Each day I feature a listener question sent by one of these methods. 

Email: brianmudd@iheartmedia.com

Parler & Twitter: @brianmuddradio 

Today’s entry: How does Florida protect itself from this type of fraud? How does Florida handle a new voter application that does not match a social security number?

Bottom Line: Today’s note comes on back of a story out of Arizona where the ongoing audit of voter records and state records from last year’s election cycle is nearing a conclusion. Alongside the audit is the state’s ongoing evaluation of voter rolls in the state. The most recent report from the state revealed a somewhat stunning 393,017 registered voters in Arizona didn’t have matching records with the Social Security Administration, meaning they’re likely all ineligible to vote under law. Now, the first important dynamic to address in the context of potential voter fraud, is if votes have actually been cast under invalid registrations. Voter fraud doesn’t occur unless that takes place. 

Ineligible registrations represent the potential for fraud but don’t necessarily mean it’s happened or is happening. That’s where a credible audit of voting records is important. Now notably, provable voter fraud has occurred in Arizona and has been successfully prosecuted 22 times over the past decade in the state. This includes a criminal conviction for voter fraud last year of Randy Allen Jumper who was found to have fraudulently used absentee ballots for duplicate voting. That conviction, along with others from recent years gone by for duplicate voting, justifies the concern you’ve expressed. It’s important Arizona finish their audit from last year’s election cycle and purges voter rolls of ineligible registrants. Regarding Florida’s process for reconciling voter rolls, that happens in multiple ways. 

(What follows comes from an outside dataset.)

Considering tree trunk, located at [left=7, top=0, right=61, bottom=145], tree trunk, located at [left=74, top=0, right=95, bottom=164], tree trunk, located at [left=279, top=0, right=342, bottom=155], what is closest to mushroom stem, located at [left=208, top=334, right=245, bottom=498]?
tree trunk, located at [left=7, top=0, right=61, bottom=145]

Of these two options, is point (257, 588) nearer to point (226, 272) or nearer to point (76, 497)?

The Florida Division of Elections regularly reconciles Florida’s voter rolls. This includes monthly purging of ineligible voters which occurs at both county level, through Supervisors of Elections, and the state level. Purging happens for the following reasons:

  • Moved out of state
  • Deceased
  • Felony conviction
  • Voter requests in writing to be removed 
  • Inactive for two or more years and unresponsive to state requests to remain active

This year alone 370,566 previously registered voters have been purged from Florida’s rolls through the reconciliation process. That’s a number which is fairly typical. That’s to say Florida’s long been among the most diligent in reconciling voter rolls to aid in preventing the opportunity for voter fraud through illegible registrations. And to that end the state just recently added another tool to the toolkit for voter integrity. The ERIC system. 

Two years ago, the state joined ERIC or the Electronic Registration Information Center, created by the Pew Trust, for the purpose of helping reconcile voter rolls between states. This year marked the first the state was fully up and running with it for the purpose of comparing voter rolls in our state for duplicate registrations in other states. 30 states and Washington D.C. are members of ERIC and thus able to compare rolls across states. In this regard not only does Florida have an additional fail safe to aid in preventing multiple state registrations/voting, but we’re also able to aid others with their efforts to right their voter rolls. It’s my hope that eventually all states will join ERIC, but then again, the remaining twenty states have to want to ensure they have more accurate voter rolls.

As for Florida, our process is among the most rigorous in the country and helps guard against what’s reflected in the Arizona story that prompted your concerns.